* ENTRIES SUPPLIED:
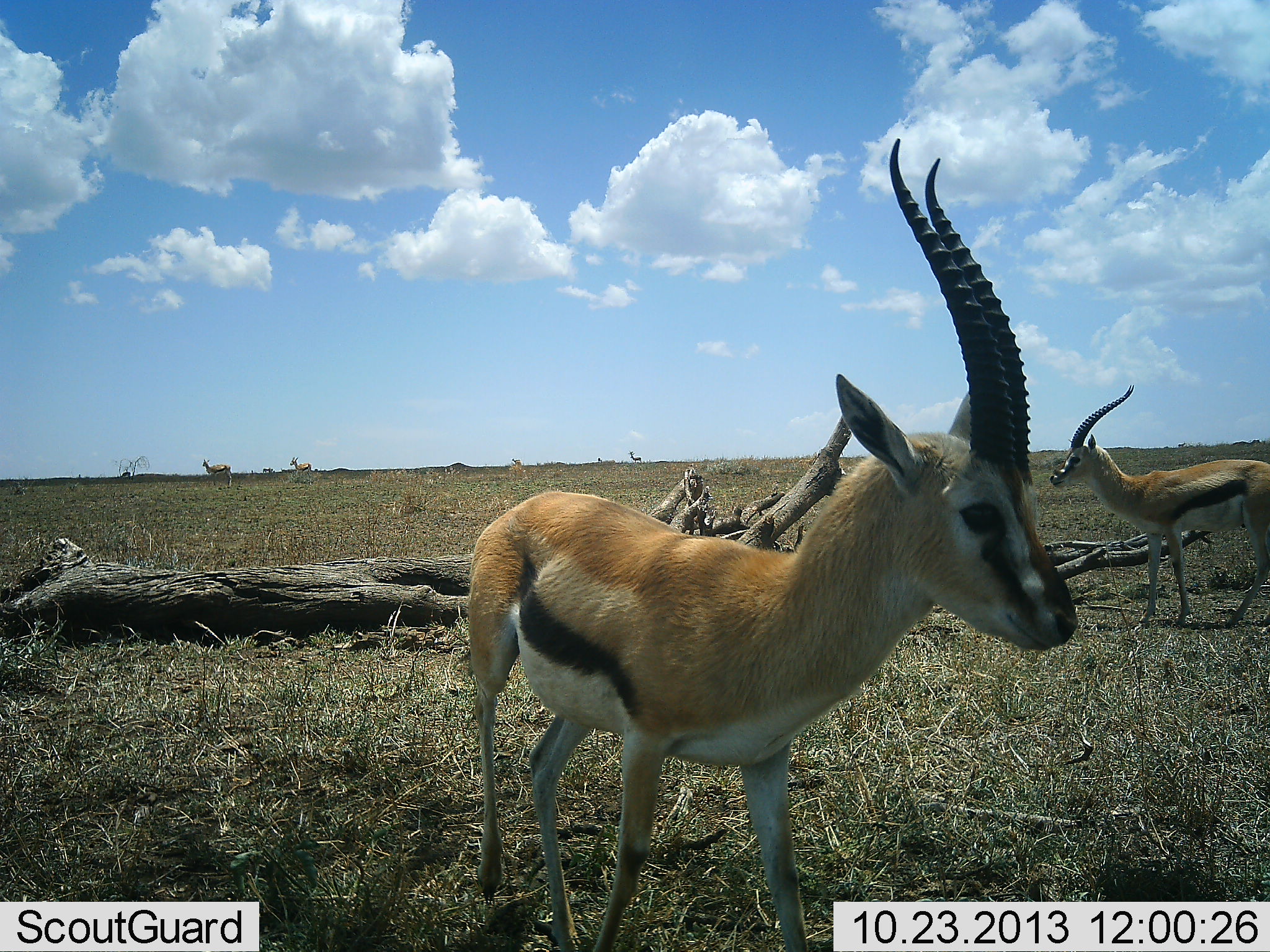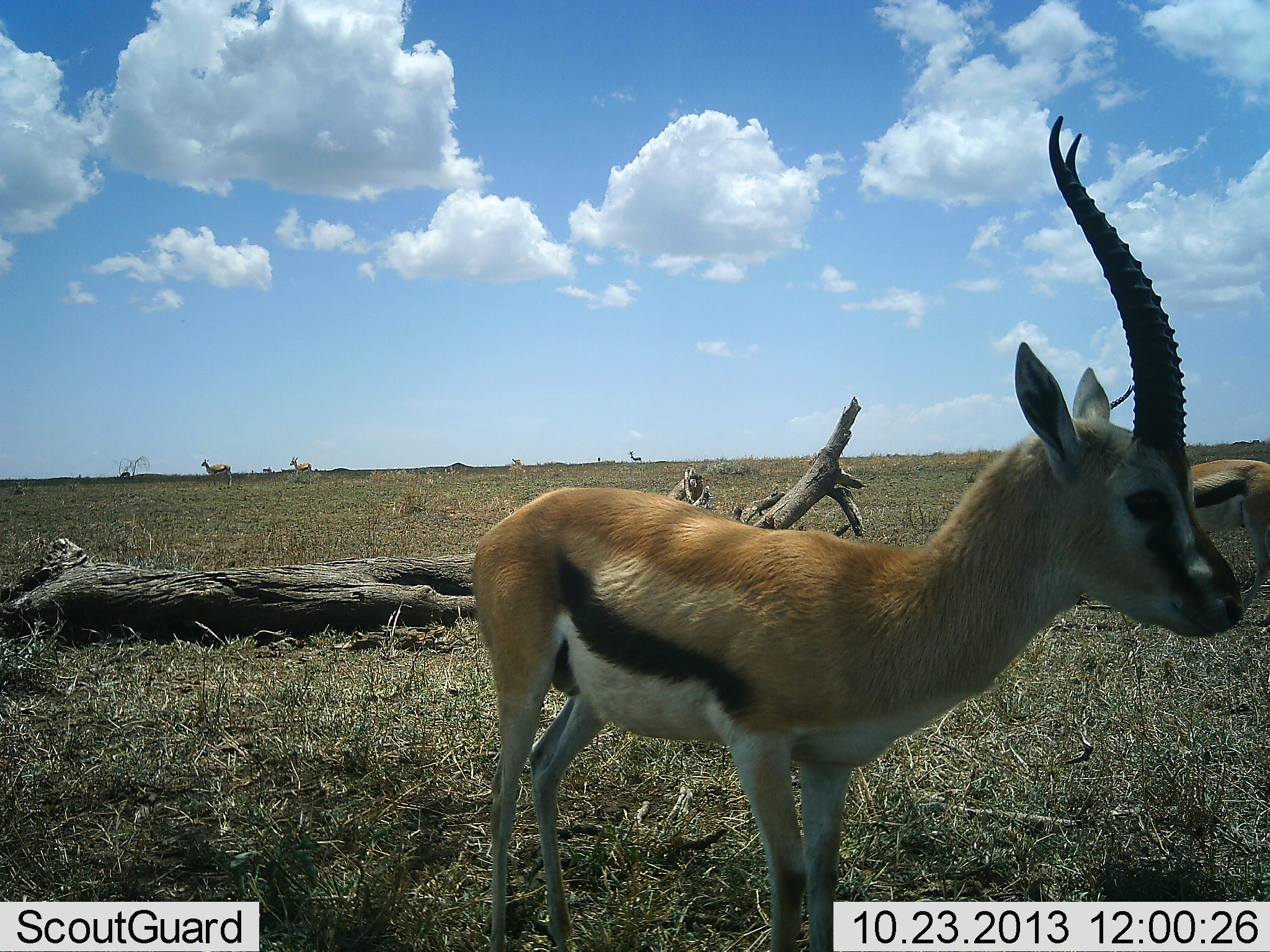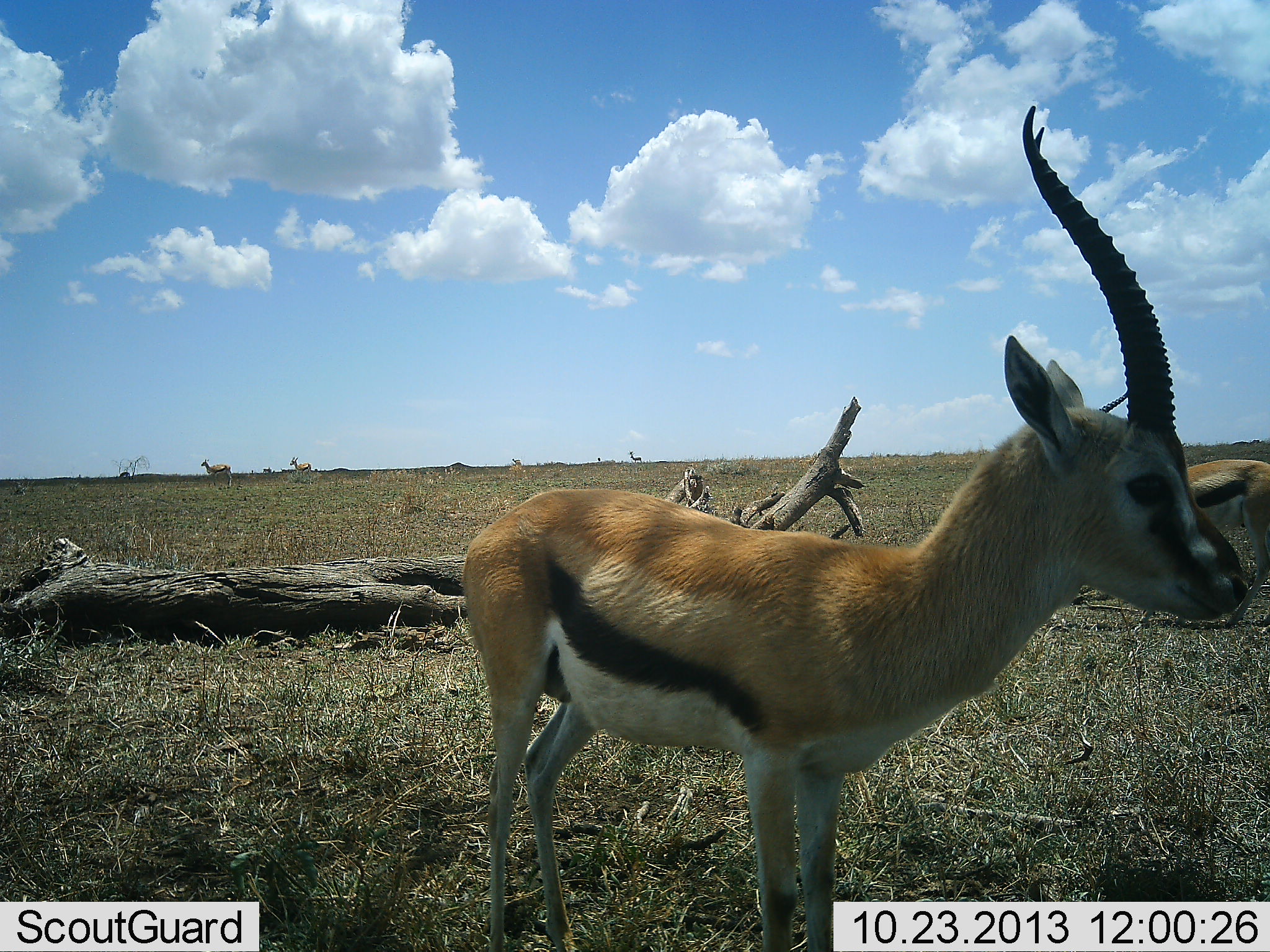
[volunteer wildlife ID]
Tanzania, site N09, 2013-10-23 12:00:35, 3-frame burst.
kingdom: Animalia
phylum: Chordata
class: Mammalia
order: Artiodactyla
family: Bovidae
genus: Eudorcas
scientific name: Eudorcas thomsonii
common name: thomson's gazelle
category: gazellethomsons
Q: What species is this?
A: Gazellethomsons (thomson's gazelle) (Eudorcas thomsonii).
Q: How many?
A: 2.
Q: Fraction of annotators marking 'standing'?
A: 94%.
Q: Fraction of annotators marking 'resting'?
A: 3%.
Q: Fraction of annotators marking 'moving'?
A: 30%.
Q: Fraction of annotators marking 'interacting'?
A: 0%.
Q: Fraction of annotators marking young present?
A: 0%.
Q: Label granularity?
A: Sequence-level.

* PROBLEM DESCRIPTION: What you give back should be only the lines of the records above, starting at the line with "kingdom: Animalia" and ending at the line with "Q: Fraction of annotators marking 'standing'?", restated word for word.

* RESULT OF THIS TASK:
kingdom: Animalia
phylum: Chordata
class: Mammalia
order: Artiodactyla
family: Bovidae
genus: Eudorcas
scientific name: Eudorcas thomsonii
common name: thomson's gazelle
category: gazellethomsons
Q: What species is this?
A: Gazellethomsons (thomson's gazelle) (Eudorcas thomsonii).
Q: How many?
A: 2.
Q: Fraction of annotators marking 'standing'?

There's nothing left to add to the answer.